Interference starts a century or two after Semiosis finished, with the launching of a second human mission to Pax in order to try and regain contact with the first. Inevitably, therefore, much of the meat of the book revolves around the response to their arrival and the relationship dynamics between native lifeforms, the first alien settlers (the Glassmakers of Semiosis) and the two separate human factions (the original human settlers and the new expedition). Unfortunately for me, that means that Interference has much less of the ecological discovery that I found so fascinating from the first book, and much more of the politics that I found less enthralling; things have inevitably changed to the ecology in the intervening centuries, and there is a brief mission of exploration to another continent, but overall the more scientific elements of the plot are certainly much less prevalent.

Something else that has altered is that the chapters are no longer spaced so far apart chronologically, with many even following on directly from the last. This is something that has greatly helped to alleviate Semiosis' greatest weakness: the fact that the small amount of conflict between characters seemed to appear out of nowhere, with no real foreshadowing.

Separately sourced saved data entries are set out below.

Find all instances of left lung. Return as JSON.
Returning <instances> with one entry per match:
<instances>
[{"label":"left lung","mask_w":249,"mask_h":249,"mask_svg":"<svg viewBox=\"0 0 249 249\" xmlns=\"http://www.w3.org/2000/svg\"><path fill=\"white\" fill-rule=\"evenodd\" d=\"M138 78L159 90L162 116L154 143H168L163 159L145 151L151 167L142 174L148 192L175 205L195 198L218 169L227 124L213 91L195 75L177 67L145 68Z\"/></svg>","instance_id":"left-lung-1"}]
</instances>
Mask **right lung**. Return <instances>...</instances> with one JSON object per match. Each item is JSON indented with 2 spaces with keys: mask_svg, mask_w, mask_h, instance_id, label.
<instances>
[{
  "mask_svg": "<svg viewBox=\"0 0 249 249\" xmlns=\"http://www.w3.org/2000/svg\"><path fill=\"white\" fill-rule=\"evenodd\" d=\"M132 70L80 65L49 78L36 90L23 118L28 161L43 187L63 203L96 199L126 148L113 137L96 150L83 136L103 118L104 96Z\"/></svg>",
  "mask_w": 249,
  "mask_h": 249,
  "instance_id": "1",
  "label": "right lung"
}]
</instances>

When the plot jumped ahead an entire generation, changes to the society that might have taken years to develop were suddenly thrust upon the reader all at once, and the decisions made by characters that were influenced by those changes often felt very arbitrary indeed.

That is not to say that Interference does not suffer from some fairly arbitrary character decisions - much of the behaviour of key characters once again seems to be deliberately written to provoke conflict and there are some very odd decisions being made - but much of the plotting does seem to have some logic behind it, even if it does not necessarily follow a form that would make sense to most sane individuals.

The changes in subject matter and overall tone means that Interference has far less of the brilliance of its predecessor, but where that has been lost, much in the way of consistency has been gained. There are still fascinating ecological mysteries present and I enjoyed reading it. On its own I think it stands up as a solid sci-fi novel, I just can't help but wonder what kind of a sequel a different mix of the elements of Semiosis might have created. Just like its predecessor, Interference is at that strange crossroads of having some brilliant ideas, just not quite being able to assemble them together into as pleasing a whole as would be hoped.